→ Supplied entries
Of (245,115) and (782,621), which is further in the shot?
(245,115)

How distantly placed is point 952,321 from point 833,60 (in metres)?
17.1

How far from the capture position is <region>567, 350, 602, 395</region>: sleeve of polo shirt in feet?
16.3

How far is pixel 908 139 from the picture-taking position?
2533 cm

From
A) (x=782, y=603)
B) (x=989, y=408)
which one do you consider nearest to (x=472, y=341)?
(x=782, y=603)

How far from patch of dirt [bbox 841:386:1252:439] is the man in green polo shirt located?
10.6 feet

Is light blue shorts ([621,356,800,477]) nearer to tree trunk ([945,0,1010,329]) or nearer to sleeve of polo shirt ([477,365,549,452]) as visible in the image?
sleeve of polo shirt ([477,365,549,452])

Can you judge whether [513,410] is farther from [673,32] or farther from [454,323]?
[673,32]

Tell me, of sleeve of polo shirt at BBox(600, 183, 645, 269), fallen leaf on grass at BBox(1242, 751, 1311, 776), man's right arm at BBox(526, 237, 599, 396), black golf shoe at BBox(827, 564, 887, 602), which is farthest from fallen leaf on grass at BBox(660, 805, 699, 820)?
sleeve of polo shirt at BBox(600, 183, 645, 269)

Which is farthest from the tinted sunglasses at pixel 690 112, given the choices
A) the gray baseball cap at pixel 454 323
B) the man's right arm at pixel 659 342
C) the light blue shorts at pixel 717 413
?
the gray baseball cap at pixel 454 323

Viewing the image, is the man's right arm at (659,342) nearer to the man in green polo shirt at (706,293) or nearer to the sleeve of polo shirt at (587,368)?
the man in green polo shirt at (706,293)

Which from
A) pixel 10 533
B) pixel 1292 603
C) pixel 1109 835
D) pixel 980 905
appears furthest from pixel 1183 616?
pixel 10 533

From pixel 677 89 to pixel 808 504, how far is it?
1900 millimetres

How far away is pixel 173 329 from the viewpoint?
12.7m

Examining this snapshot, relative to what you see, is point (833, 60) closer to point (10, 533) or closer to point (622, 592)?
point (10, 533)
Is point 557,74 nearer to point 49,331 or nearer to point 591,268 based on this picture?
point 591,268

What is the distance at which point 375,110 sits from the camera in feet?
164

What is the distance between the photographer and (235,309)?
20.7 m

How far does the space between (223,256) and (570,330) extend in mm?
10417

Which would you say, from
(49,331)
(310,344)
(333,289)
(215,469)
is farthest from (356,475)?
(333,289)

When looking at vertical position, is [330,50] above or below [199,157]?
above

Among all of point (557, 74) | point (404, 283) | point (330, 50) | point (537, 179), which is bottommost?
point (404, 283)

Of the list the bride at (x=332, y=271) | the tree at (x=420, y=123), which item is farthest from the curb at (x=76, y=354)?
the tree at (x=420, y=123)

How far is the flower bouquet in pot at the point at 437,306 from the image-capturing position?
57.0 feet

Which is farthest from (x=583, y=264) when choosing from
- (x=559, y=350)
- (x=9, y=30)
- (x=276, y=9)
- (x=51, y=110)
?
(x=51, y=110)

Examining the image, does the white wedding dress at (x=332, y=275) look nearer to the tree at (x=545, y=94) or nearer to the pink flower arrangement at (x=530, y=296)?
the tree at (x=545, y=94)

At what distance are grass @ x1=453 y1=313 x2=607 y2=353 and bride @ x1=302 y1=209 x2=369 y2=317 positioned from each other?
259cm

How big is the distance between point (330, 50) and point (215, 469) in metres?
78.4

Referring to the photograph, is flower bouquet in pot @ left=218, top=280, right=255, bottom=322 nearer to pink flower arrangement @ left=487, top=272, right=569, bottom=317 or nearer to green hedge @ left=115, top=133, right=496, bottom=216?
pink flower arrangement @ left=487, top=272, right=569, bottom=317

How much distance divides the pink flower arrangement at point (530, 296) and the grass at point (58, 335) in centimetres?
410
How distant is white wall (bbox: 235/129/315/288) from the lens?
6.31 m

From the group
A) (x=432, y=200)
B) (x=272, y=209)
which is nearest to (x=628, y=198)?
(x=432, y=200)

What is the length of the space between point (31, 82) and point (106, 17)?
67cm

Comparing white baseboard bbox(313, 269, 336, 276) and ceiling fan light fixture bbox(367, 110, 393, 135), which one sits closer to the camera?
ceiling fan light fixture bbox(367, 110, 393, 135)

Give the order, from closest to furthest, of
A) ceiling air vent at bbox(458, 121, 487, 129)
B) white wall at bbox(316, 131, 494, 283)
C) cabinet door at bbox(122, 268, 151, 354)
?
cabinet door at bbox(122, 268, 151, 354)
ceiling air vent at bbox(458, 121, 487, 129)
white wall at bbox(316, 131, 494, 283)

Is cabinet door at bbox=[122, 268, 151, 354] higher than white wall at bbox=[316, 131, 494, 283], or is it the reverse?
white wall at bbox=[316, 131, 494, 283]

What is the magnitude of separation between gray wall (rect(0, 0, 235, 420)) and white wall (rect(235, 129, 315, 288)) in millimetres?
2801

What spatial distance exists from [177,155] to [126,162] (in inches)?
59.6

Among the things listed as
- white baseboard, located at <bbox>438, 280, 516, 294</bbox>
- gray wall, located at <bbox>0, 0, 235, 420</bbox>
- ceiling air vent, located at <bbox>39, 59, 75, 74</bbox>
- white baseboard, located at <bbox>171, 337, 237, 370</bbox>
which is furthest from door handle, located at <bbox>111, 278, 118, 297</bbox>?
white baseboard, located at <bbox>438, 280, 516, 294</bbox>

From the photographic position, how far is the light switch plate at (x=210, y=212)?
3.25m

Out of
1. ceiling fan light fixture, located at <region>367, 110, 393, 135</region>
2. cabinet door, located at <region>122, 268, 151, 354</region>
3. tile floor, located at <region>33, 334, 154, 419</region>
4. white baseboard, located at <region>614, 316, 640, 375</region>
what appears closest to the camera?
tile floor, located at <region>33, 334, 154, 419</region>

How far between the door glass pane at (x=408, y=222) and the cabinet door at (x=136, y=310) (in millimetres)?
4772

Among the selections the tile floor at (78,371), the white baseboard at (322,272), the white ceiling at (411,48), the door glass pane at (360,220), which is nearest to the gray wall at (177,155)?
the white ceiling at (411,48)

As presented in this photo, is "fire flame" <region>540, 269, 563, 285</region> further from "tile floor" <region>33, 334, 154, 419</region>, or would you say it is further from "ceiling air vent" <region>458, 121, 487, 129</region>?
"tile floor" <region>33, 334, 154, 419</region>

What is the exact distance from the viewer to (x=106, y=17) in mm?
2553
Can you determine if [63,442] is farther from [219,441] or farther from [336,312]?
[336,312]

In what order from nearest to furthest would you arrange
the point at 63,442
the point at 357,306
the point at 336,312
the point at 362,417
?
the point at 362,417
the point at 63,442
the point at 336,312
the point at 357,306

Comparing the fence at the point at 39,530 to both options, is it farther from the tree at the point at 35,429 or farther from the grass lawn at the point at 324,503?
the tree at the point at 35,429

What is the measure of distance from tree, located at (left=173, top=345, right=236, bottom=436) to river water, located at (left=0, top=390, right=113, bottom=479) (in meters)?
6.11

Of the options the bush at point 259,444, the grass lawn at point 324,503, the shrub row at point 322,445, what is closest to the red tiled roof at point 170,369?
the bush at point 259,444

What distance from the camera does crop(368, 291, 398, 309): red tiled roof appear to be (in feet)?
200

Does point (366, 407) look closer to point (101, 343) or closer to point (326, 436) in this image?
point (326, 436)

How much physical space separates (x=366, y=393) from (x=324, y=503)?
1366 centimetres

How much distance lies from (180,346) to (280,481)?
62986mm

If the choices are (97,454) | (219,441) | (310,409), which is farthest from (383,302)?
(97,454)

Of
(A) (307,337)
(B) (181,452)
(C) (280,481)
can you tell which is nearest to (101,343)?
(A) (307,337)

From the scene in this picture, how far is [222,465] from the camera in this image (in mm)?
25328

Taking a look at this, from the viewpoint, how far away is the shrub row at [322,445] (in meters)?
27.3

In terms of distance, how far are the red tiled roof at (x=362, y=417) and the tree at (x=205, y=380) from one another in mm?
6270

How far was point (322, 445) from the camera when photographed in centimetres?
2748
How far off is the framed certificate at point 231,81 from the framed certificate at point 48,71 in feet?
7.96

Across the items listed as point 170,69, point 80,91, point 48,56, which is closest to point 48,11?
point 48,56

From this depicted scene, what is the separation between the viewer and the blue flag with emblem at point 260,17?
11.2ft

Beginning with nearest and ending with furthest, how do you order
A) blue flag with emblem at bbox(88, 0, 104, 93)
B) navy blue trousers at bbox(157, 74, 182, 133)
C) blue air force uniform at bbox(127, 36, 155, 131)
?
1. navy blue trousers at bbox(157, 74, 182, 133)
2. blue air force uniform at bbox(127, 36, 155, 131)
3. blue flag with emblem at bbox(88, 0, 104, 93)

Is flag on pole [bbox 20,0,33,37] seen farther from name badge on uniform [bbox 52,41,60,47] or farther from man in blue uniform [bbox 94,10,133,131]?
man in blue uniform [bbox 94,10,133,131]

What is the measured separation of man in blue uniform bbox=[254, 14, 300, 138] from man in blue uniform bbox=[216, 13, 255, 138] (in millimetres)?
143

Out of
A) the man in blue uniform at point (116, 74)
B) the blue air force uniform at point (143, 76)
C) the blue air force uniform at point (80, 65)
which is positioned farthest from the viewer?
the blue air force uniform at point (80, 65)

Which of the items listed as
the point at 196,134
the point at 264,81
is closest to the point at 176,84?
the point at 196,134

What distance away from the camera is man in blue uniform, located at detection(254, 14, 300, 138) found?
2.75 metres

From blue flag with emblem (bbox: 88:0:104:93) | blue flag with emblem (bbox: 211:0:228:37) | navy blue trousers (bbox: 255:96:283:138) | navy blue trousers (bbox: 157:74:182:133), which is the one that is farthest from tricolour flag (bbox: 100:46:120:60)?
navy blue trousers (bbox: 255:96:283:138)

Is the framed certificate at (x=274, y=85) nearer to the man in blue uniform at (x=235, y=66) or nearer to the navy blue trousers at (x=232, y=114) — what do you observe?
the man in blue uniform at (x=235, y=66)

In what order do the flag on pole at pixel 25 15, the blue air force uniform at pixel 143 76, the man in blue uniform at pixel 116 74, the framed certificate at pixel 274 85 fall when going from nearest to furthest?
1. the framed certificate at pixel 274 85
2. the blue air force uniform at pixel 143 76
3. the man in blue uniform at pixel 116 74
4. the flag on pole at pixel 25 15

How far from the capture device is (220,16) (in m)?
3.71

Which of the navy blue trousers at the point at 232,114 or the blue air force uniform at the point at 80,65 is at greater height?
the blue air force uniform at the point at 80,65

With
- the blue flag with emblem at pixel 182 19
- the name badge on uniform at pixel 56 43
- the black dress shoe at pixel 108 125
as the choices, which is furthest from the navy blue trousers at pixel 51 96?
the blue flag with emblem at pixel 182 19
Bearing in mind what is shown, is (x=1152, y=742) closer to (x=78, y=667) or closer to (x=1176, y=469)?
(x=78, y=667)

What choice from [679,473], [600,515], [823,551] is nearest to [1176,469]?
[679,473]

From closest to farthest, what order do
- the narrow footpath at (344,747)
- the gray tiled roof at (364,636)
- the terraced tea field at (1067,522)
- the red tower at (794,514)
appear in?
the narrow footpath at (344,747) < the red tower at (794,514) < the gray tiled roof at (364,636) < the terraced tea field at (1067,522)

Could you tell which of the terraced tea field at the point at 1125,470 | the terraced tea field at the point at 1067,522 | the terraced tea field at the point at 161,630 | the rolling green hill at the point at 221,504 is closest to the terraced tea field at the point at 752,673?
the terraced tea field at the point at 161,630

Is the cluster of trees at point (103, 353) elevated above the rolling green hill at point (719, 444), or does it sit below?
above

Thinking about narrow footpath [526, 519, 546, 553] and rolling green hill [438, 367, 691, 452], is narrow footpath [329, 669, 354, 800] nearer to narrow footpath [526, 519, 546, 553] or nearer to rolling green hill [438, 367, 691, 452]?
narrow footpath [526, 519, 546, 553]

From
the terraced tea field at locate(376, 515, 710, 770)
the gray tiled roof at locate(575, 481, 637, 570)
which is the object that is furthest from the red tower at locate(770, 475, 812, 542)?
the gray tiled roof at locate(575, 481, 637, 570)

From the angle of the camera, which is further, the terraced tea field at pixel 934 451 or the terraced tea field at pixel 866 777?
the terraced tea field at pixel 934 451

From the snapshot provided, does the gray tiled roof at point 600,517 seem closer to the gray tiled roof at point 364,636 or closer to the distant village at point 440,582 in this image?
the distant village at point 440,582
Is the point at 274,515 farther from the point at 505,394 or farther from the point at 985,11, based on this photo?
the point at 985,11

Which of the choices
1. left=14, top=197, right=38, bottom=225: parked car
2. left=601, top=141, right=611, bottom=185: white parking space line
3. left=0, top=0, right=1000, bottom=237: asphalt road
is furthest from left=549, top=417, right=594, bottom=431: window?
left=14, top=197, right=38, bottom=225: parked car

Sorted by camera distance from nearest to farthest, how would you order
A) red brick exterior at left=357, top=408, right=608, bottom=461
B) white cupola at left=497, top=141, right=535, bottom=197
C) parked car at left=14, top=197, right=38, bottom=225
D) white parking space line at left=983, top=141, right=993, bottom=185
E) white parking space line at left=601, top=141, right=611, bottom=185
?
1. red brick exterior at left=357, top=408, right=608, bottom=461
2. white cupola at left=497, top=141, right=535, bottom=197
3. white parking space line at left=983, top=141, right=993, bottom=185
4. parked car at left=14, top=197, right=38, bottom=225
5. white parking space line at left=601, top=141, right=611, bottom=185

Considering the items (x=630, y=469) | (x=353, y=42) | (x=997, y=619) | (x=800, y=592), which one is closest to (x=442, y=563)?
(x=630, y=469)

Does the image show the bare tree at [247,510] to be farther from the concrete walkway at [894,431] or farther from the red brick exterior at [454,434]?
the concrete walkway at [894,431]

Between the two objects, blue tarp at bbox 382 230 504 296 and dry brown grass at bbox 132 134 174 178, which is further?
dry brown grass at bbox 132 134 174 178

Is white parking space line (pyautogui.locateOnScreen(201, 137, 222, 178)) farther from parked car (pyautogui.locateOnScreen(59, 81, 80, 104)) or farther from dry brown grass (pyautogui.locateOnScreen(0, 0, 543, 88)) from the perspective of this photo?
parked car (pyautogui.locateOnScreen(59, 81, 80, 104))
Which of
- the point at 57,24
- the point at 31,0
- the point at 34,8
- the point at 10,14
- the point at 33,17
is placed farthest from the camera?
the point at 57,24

→ Written request
Please revise the material between the lines holding "Which of the items listed as" and "2.75 metres", inclusive, changing "items" to "options" and leaving everything else as it is. Give back only those lines.

→ Problem solution
Which of the options listed as
the point at 196,134
the point at 264,81
is closest to the point at 176,84?
the point at 196,134

What distance away from the camera is man in blue uniform, located at detection(254, 14, 300, 138) found?
2.75 metres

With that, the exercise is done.